---------- DOCUMENT EXTRACT ----------

The code fails in the 2nd line, which ends with:

... isscalar(day) && day>0 && ar

What is the meaning of "ar"?

After checking month>0 there is no need to check for month~=0 because this is excluded already. But tis is not an error.

A problem is, that you check for a leap year at first:

if mod(year,4) == 0 && mod(year, 100)~= 0 || ...

mod(year,400)==0 && month==2 && days<=29

%for february

valid=true;

else

valid=false;

end

But afterwards this code runs also:

%not a leap year

if month==2 && day>28

valid=false;

end

This runs for leap years also and the former value of valid is overwritten.

Remember that the operator precedence (link) for && is higher than for ||. Then the test is equivalent to:

if (mod(year,4) == 0 && mod(year, 100)~= 0) || ...

(mod(year,400)==0 && month==2 && days<=29)

%for february

valid=true;

else

valid=false;

end

This sets valid to true for the inputs:

year = 2004;

month = 2;

days = 30;

because mod(year,4) == 0 && mod(year, 100)~= 0 is true already. You need to set the parentheses explicitly:

if (mod(year,4) == 0 && mod(year, 100)~= 0 || mod(year,400)==0) ...

&& month==2 && days<=29

I suggest to rewrite the code. Determine if it is a leap year at first:

isleap = (mod(year,4) == 0 && mod(year, 100)~= 0 || mod(year,400)==0);

Then check the validity for te months:

if any(month == [4,6,9,11]) % Nicer...

valid = (day<=30);

elseif ...

---------- INFORMATION GIVEN ----------

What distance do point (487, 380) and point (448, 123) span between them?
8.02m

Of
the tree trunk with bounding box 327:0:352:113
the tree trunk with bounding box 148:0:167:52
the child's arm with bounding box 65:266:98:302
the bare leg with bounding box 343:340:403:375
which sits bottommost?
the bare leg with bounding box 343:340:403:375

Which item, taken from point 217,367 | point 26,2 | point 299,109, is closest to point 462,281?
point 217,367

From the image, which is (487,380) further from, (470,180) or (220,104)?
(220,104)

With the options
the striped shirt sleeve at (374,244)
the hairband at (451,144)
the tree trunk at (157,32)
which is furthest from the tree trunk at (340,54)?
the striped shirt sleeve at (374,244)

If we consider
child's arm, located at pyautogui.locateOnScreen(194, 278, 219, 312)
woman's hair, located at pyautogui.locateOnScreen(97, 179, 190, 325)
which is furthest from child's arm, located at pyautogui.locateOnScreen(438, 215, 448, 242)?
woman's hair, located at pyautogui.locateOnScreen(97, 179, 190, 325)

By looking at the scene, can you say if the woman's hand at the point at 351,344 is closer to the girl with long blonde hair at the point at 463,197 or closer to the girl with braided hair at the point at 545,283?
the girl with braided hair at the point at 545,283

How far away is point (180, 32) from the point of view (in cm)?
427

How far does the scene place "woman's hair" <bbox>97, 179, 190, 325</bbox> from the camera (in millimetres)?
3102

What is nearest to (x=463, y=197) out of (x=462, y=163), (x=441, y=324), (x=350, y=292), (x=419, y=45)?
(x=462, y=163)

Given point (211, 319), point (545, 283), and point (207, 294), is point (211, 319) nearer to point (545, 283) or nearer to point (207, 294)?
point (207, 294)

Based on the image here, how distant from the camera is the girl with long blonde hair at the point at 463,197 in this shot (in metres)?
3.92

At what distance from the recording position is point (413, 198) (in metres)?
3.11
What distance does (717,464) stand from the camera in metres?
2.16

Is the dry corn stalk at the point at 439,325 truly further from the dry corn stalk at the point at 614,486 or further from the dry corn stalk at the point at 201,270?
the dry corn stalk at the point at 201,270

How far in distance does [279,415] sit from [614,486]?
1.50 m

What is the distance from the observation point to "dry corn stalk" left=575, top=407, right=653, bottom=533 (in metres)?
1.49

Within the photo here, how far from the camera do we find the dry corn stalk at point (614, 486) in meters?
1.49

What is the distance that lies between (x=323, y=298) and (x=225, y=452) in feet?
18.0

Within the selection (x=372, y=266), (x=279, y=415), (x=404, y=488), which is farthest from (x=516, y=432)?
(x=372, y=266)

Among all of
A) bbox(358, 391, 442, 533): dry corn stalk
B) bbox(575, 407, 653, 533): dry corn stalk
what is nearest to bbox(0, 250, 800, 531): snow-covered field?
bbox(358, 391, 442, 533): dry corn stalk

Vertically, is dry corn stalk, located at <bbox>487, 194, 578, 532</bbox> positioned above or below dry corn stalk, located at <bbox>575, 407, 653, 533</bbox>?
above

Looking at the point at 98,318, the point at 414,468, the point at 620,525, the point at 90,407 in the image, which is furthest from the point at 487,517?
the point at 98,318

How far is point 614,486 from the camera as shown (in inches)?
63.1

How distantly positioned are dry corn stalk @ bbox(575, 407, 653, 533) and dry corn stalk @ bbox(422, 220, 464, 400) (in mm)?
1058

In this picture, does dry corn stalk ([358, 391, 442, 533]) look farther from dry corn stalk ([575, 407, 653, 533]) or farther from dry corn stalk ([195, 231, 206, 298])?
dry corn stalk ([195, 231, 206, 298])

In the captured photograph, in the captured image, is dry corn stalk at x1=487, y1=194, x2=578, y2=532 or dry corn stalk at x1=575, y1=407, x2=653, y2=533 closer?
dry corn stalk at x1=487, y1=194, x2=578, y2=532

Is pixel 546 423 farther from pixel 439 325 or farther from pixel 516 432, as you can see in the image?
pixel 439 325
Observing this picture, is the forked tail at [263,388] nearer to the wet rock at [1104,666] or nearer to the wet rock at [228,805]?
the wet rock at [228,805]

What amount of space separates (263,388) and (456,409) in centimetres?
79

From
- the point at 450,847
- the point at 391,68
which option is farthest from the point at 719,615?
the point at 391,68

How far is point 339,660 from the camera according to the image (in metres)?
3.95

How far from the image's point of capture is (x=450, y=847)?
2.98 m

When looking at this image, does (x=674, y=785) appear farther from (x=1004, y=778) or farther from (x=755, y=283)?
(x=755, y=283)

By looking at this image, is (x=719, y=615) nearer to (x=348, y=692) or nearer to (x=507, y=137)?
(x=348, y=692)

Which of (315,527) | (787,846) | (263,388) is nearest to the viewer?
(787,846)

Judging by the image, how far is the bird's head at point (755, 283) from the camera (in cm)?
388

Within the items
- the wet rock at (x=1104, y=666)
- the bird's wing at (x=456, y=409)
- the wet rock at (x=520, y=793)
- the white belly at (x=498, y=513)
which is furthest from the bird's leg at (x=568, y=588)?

----------

CHALLENGES –
1. Say whether each statement agrees with the date-check reply above the listing. Answer yes or no, and quote the deciding words of the reply. (a) The && operator has higher precedence than ||. (b) The check for month==2 && day>28 runs only for years that are not leap years. (c) The reply recommends determining whether the year is a leap year first.
2. Reproduce part of the date-check reply word for word. Begin at the words "The code fails", and stop after "not an error.".
3. Go on with the date-check reply from the point where it stops.

THE RESULTS –
1.
(a) Yes: "for && is higher than for ||"
(b) No: "This runs for leap years also and the former value of valid is overwritten."
(c) Yes: "Determine if it is a leap year at first"

2.
The code fails in the 2nd line, which ends with:

... isscalar(day) && day>0 && ar

What is the meaning of "ar"?

After checking month>0 there is no need to check for month~=0 because this is excluded already. But tis is not an error.

3.
Then consider the leap year for the Februrary only.

Walter Roberson
on 29 Mar 2019

I am not referring to the code I posted that fixed the "end" problem. I posted a completely different algorithm for you to follow. Give up on your existing code and write following the outline I showed. It is going to look like

- validate that the inputs are positive integer scalars, and that month number is not too much, and return false if they are not
- assignment of number of days of month
- test for leap year. Assignment of new value to number of days for february if so.
- test if the day provided is less than the number of days per month indexed at the month number, and return true if it is
- otherwise return false

asad jaffar
on 29 Mar 2019

okay i will try it tomorrow ,its night here ,i am going to sleep.

asad jaffar
on 30 Mar 2019

i am giving up , i have tried all ofyou guys code ,they all run but dont give desire result,i have done a lot of assignment but this one is confusing as hell.

any last hope???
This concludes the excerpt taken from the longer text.